When Emily Contois wrote her Food Studies Blog entry on Julia Child for the Radcliffe Institute for Advanced Study at Harvard, she focused on some of the things she found most important about this culinary legend. Among them was the fact that Goldfish crackers were her favorite snack, and it turns out she loved them so much she included them as snacks and an appetizer for her favorite Thanksgiving dinners (via Mental Floss).

Mary Bergin, who worked with Child on her show Baking with Julia, wrote a touching tribute to her for what would have been her 100th birthday (via PBS). Part of that tribute was a memory of her bowls of Pepperidge Farm Goldfish crackers, which she not only kept in her house but that were so important to her they were served at memorials after her death. You can't get a more moving celebrity endorsement than that!

They went after Trader Joe's with a major lawsuit

In 2016, the Hartford Courant announced the settlement of a lawsuit filed by Pepperidge Farm against Trader Joe's.
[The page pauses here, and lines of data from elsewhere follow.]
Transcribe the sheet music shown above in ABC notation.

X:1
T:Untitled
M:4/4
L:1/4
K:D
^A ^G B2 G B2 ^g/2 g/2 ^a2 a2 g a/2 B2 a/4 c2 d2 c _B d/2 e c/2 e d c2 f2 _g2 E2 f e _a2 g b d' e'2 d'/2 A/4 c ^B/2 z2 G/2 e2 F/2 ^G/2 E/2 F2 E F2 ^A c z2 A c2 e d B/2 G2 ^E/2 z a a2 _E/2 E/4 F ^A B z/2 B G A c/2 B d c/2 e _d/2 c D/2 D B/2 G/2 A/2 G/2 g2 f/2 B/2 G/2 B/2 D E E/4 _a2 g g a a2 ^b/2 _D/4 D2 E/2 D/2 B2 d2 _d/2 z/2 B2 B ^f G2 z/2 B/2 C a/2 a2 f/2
According to the 24-page lawsuit, Trader Joe's Crispy Cookies were a direct infringement on the Milano cookie, from the cookie's appearance, shape, and chocolate layer right down to its packaging. Pepperidge Farm claimed the Trader Joe's version of the cooke had been "designed to trade on the Milano cookie's goodwill and reputation", and even cited the fact that doing a Google search for Milano cookies brought up a number of results leading potential customers to Trader Joe's.

Pepperidge Farm was seeking damages equivalent to three times what they had actually lost, along with lawyer fees and a court order stopping the sale of Trader Joe's cookies. When they announced a settlement, the terms of the agreement weren't made public, but the media did note that whatever had been decided on, Pepperidge Farm withdrew the lawsuit.
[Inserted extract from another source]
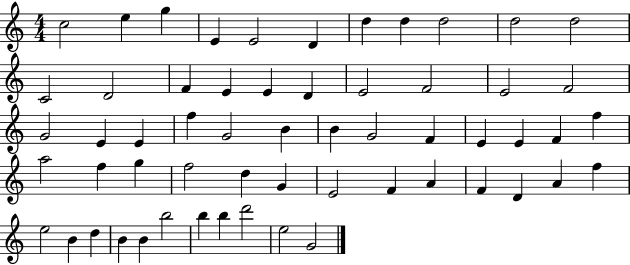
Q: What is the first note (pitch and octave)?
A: C5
They're making a major push to go green

Pepperidge Farm is now under the umbrella of Campbell's Soup, and as such, they're reimagining themselves for the 21st century. It's the behind-the-scenes things that have changed, and they're making a major push to be more environmentally friendly.

In 2012, Pepperidge Farm opened the doors to their new headquarters in Norwalk, Connecticut. The $30 million building was LEED-certified, used recycled material in its construction, and was state-of-the-art when it came to green technologies.

They extended that green technology to their bakeries, and in 2015 Pepperidge Farm's Bloomfield bakery became one of the few industrial bakeries in the country to have a solar array. It's the second largest for Campbell's companies, and according to their corporate press release, it's part of a strategy to reduce energy use by 35 percent for each ton of product they produce. That same year, they announced they were partnering with the Environmental Defense Fund to reduce greenhouse gas emissions and help improve water quality by reevaluating their use of fertilizer and soil conservation practices on the farms that produce their grains. They also announced they were removing high fructose corn syrup, developing organic versions of their favorite product — like Goldfish — and removing GMOs.